On Mon, 2018-09-10 at 15:18 +0200, Toke Høiland-Jørgensen wrote:

> If we have the start_schedule() / end_schedule() pair anyway, the latter
> could notify any TXQs that became eligible during the scheduling round.

Do we even need end_schedule()? It's hard to pass multiple things to a
single call (do you build a list?), so having

        start_schedule(), get_txq(), return_txq()

would be sufficient?

> Also, instead of having the three different API functions
> (next_txq()/may_tx()/schedule_txq()), we could  have get_txq(txq)/put_txq(txq)
> which would always need to be paired; but the argument to get_txq()
> could be optional, and if the driver passes NULL it means "give me the
> next available TXQ".

I can't say I like this. It makes the meaning totally different:

 * with NULL: use the internal scheduler to determine which one is good
   to use next
 * non-NULL: essentially equivalent to may_tx()

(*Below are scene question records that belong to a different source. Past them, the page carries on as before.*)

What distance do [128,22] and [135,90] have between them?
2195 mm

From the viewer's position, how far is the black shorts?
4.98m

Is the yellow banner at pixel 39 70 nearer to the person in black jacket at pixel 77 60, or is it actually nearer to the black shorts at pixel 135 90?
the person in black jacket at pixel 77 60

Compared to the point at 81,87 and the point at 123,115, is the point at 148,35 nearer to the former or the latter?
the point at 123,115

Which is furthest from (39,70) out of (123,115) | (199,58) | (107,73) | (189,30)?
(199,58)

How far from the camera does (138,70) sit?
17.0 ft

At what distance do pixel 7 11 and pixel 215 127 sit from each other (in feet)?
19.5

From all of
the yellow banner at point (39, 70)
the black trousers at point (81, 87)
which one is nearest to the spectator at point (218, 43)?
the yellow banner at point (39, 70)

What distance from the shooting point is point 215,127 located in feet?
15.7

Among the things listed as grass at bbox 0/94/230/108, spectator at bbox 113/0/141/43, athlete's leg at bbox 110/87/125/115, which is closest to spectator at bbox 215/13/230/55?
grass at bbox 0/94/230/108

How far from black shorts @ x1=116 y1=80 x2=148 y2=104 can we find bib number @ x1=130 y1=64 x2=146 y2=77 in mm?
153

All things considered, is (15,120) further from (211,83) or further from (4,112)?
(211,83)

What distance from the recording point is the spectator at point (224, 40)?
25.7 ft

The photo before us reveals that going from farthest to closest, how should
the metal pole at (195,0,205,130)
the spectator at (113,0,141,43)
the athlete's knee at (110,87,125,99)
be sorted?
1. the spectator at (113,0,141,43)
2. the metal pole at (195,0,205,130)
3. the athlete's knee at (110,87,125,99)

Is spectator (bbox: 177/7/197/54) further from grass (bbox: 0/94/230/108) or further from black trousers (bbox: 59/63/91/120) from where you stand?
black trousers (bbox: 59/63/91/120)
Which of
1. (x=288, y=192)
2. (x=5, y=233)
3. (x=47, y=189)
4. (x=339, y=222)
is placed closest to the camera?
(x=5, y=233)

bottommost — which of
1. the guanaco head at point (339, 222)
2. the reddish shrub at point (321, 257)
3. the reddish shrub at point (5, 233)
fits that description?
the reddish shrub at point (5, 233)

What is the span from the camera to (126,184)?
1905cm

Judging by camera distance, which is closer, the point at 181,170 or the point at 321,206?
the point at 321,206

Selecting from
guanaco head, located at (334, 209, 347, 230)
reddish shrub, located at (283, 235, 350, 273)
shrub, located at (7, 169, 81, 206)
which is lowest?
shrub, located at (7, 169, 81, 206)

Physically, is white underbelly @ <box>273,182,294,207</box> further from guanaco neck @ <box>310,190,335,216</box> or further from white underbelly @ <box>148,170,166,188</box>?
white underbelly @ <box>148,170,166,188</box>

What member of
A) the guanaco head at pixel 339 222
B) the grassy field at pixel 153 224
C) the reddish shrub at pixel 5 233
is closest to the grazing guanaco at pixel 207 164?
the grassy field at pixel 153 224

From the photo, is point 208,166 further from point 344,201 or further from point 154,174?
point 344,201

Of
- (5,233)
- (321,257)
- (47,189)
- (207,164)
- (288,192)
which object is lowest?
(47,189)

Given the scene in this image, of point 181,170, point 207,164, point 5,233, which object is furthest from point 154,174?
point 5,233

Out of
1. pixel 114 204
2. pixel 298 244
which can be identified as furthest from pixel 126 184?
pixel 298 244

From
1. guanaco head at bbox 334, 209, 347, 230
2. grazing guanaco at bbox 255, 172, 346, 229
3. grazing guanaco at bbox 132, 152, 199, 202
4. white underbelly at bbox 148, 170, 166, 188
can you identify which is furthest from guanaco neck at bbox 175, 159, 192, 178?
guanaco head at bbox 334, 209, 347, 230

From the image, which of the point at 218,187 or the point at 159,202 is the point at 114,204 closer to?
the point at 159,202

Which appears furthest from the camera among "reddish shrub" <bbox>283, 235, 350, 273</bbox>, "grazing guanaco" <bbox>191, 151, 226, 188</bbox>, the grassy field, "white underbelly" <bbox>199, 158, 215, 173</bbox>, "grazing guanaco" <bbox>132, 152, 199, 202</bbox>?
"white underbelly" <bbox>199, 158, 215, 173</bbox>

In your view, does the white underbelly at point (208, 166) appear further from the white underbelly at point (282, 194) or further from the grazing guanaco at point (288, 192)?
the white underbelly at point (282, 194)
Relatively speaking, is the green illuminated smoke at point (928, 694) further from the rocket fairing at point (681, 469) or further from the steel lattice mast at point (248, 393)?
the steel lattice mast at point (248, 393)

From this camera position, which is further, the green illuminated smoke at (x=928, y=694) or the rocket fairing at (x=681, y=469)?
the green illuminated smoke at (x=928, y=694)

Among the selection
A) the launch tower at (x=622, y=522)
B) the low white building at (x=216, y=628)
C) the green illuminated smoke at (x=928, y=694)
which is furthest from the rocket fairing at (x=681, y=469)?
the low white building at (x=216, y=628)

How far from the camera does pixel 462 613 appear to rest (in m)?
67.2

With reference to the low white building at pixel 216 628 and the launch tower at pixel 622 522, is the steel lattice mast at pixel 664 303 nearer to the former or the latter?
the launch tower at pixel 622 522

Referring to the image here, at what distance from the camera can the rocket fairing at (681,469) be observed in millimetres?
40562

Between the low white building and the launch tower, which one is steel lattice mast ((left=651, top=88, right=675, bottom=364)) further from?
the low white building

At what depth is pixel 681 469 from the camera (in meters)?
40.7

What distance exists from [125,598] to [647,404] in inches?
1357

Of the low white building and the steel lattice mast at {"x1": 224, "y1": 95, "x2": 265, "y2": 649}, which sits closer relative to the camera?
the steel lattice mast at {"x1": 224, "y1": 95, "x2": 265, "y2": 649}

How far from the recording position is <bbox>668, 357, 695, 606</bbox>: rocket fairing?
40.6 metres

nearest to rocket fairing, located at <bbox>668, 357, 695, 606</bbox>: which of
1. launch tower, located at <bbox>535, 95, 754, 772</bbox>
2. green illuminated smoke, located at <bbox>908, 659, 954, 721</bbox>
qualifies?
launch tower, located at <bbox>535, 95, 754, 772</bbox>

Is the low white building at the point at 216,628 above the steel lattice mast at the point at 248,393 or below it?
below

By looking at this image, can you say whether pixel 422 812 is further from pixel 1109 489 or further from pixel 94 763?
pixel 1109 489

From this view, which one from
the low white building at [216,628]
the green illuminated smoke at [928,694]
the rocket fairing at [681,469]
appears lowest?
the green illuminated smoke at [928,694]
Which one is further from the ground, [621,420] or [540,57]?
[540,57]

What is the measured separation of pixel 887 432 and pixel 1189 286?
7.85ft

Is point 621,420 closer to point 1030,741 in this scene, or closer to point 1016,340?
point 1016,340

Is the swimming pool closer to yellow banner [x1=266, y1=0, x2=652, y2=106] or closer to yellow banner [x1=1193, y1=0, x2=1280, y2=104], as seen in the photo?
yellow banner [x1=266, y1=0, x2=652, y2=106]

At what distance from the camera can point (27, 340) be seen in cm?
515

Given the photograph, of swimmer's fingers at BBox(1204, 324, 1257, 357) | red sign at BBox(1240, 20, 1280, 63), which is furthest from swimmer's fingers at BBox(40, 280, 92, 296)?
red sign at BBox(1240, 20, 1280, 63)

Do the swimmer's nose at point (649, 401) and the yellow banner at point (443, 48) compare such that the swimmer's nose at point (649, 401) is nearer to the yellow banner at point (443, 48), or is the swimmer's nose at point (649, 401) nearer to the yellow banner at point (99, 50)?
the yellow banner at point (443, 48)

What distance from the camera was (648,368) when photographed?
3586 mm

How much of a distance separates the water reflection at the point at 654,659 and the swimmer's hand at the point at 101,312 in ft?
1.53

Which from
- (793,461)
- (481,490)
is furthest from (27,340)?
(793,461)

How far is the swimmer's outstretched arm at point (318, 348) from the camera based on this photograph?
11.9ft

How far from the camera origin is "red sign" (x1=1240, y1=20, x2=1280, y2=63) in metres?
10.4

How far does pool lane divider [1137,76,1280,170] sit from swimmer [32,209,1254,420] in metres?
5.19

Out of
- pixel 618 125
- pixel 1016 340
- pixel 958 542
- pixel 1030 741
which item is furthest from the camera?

> So for ath9k it would be:
> 
> 
> start_schedule(ac);
> while ((txq = get_txq(NULL)) {
>   queue_aggregate(txq);
>   put_txq(txq);
> }
> end_schedule(ac);
> 
> And for ath10k/iwlwifi it would be:
> 
> on_hw_notify(txq) {
>  start_schedule(ac);
>  if (txq = get_txq(txq)) {
>    queue_packets(txq);
>    put_txq(txq);
>  }
>  end_schedule(ac);
> }
> 
> 
> I think that would be simpler, API-wise?

I can't say I see much point in overloading get_txq() that way. You'd
never use it the same way.

Also, would you really start_schedule(ac) in the hw-managed case? It
seems like not? Basically it seems to me that in the hw-managed case all
you need is may_tx()? And in fact, once you opt in you don't even really
need *that* since mac80211 can just return NULL from get_skb()?